### TEXTO DO EXERCÍCIO
★ ★ ★ ★ ★
A inércia do Estado nos presídios especialmente em cumprimento a reeducação e ressocialização do interno entra em colisão diretamente com a Lei de Execuções Penais, contribuindo diretamente para o crescimento da criminalidade e do aumento das despesas com a segurança pública, no sentido de investimento em melhoria nos armamentos, capacitação de policias, preparando-os como se estivessem em estado de guerra, e “obrigando” aos cidadãos a ficarem confinados em suas casas como se estivessem presos.
Segundo o relatório da CPI[3] do Sistema Penitenciário
[...] acentuamos que “a ação educativa individualizada ou a individualização da pena sobre a personalidade, requisito inafastável para a eficiência do tratamento penal, é obstaculizada na quase-totalidade do sistema penitenciário brasileiro pela superlotação carcerária, que impede a classificação dos prisioneiros em grupo e sua conseqüente distribuição por estabelecimentos distintos, onde se concretize o tratamento adequado”... “Tem, pois, esta singularidade o que entre nós se denomina sistema penitenciário: constitui-se de uma rede de prisões destinadas ao confinamento do recluso, caracterizadas pela ausência de qualquer tipo de tratamento penal e penitenciária entre as quais há esforços sistematizados no sentido da reeducação do delinqüente. Singularidade, esta, vincada por característica extremamente discriminatória: a minoria ínfima da população carcerária, recolhida a instituições penitenciárias, tem assistência clínica, psiquiátrica e psicológica nas diversas fases da execução da pena tem cela individual, trabalho e estudo, pratica esportes e tem recreação. A grande maioria, porém, vive confinada em celas, sem trabalho, sem estudos, sem qualquer assistência no sentido da ressocialização (1976, p. 02).
É notório o desrespeito à norma constitucional jurídica - princípio da dignidade humana -, e como consequência, sua omissão deverá ser determinada com seu cumprimento, incontinente e coercitivo aplicando-se, direta e imediatamente, as situações nelas contempladas.
2.2 PRINCÍPIO DA IGUALDADE
Assevera o art. 5º, caput, da Carta Magna 1988 - Todos são iguais perante a lei, sem distinção de qualquer natureza, garantindo-se aos brasileiros e aos estrangeiros residentes no País a inviolabilidade do direito à vida, à igualdade, a segurança e a propriedade (...).
O professor SARLET entende que:
[...] o princípio da igualdade "encontra-se diretamente ancorado na dignidade da pessoa humana, não sendo por outro motivo que a Declaração Universal da ONU consagrou que todos os seres humanos são iguais em dignidade e direitos. Assim, constitui pressuposto essencial para o respeito da dignidade da pessoa humana a garantia da isonomia de todos os seres humanos, que, portanto, não podem ser submetidos a tratamento discriminatório e arbitrário, razão pela qual não podem ser toleradas a escravidão, a discriminação racial, perseguições por motivo de religião, sexo, enfim, toa e qualquer ofensa ao princípio isonômico na sua dupla dimensão formal e material" (2001, p,114).
Observando-se o disposto acima depara-se com uma ofensa a este princípio no que concerne a alguns presos encontrarem-se em celas individuais, ao passo que, a grande maioria estão amontoados. Isto reflete que escolher - sobre qualquer pretexto – em qual cela o preso irá ficar (individual ou coletiva) ofende o princípio da igualdade.
★ ★ ★ ★ ★
Dados armazenados
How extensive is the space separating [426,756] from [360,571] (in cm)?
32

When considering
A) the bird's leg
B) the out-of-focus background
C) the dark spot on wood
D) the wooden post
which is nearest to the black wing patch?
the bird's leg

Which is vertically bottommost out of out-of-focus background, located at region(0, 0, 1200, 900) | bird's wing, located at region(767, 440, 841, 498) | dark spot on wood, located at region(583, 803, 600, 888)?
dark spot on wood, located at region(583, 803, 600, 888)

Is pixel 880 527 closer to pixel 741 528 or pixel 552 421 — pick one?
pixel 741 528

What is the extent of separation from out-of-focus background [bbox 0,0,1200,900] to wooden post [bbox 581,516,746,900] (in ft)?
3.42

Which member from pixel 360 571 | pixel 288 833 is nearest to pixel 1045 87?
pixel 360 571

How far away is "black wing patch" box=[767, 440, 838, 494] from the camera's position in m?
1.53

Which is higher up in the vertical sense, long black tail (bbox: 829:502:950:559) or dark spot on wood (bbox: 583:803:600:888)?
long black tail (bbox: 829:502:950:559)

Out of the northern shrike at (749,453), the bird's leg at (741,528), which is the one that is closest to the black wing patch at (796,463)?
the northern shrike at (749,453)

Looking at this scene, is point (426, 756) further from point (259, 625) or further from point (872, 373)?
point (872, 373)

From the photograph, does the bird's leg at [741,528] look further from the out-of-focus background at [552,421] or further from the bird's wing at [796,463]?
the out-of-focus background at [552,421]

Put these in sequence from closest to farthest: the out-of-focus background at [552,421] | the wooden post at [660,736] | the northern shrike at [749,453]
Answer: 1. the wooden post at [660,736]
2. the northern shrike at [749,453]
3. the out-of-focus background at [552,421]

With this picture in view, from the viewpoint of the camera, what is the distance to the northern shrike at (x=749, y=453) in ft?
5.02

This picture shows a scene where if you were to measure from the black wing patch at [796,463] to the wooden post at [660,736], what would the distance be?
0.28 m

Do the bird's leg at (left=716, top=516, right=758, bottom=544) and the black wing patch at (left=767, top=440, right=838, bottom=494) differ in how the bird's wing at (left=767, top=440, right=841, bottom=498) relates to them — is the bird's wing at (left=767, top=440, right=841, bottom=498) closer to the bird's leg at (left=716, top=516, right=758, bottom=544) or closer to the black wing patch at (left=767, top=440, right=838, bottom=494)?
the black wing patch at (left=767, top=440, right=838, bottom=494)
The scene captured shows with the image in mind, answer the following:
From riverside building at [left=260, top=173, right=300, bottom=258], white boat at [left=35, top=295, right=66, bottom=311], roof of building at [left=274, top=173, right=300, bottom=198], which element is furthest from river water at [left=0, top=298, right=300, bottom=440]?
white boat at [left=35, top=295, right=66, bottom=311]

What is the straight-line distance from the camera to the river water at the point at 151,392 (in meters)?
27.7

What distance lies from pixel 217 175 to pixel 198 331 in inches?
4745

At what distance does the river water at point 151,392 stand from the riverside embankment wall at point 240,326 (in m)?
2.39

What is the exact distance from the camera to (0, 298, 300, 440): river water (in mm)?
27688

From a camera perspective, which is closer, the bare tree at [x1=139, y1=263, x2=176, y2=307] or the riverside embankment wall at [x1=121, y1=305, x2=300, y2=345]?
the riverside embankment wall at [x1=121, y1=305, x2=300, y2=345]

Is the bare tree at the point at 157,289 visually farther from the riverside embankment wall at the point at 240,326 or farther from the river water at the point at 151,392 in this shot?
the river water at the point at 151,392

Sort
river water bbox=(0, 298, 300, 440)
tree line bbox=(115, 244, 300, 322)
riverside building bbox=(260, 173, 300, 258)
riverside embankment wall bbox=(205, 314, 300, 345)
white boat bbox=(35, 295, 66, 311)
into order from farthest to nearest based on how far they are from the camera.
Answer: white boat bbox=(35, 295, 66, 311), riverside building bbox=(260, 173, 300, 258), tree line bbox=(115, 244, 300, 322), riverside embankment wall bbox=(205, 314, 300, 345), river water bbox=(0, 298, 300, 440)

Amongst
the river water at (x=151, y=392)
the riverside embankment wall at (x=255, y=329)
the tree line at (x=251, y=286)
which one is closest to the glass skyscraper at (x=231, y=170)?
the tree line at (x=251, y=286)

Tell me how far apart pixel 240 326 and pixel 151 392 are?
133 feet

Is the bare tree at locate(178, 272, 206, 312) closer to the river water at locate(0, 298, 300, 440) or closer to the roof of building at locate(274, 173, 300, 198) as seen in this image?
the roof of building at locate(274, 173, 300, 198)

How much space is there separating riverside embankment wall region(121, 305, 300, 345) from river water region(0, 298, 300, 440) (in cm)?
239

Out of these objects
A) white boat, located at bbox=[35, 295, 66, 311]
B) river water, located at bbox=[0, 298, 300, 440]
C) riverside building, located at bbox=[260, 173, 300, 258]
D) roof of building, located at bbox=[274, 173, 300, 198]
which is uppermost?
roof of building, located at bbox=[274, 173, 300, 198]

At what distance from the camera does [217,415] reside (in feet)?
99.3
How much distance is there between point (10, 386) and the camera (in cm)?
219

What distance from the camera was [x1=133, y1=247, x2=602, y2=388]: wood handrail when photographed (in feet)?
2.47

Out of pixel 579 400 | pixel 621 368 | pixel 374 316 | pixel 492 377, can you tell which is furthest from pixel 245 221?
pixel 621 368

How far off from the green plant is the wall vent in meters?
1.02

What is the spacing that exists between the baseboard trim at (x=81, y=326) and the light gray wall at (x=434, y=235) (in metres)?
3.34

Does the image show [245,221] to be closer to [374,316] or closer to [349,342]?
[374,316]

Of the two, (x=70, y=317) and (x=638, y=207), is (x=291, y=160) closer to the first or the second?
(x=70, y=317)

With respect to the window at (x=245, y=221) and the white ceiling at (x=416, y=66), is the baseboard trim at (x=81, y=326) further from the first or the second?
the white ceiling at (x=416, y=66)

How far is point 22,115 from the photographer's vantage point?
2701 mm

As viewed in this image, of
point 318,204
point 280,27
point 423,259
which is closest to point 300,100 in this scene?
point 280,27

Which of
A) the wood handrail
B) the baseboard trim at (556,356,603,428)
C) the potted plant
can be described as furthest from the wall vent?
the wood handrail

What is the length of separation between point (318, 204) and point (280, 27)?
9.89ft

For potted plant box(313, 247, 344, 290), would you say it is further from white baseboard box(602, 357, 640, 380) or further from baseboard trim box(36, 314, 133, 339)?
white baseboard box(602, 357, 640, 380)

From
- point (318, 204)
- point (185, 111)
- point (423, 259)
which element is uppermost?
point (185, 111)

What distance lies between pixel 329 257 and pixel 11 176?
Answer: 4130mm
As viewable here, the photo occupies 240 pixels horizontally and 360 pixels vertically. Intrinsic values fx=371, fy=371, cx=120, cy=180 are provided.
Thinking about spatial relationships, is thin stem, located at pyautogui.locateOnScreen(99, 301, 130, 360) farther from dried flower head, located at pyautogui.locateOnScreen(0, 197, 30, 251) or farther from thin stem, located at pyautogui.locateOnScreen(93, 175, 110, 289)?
★ ★ ★ ★ ★
Por favor, extraia do texto sobre o sistema penitenciário o trecho que começa em "2.2 PRINCÍPIO DA" e termina em "a propriedade (...).", copiando-o sem alterações. As linhas não têm relação com o texto sobre o sistema penitenciário.

### RESULTADO DA TAREFA
2.2 PRINCÍPIO DA IGUALDADE
Assevera o art. 5º, caput, da Carta Magna 1988 - Todos são iguais perante a lei, sem distinção de qualquer natureza, garantindo-se aos brasileiros e aos estrangeiros residentes no País a inviolabilidade do direito à vida, à igualdade, a segurança e a propriedade (...).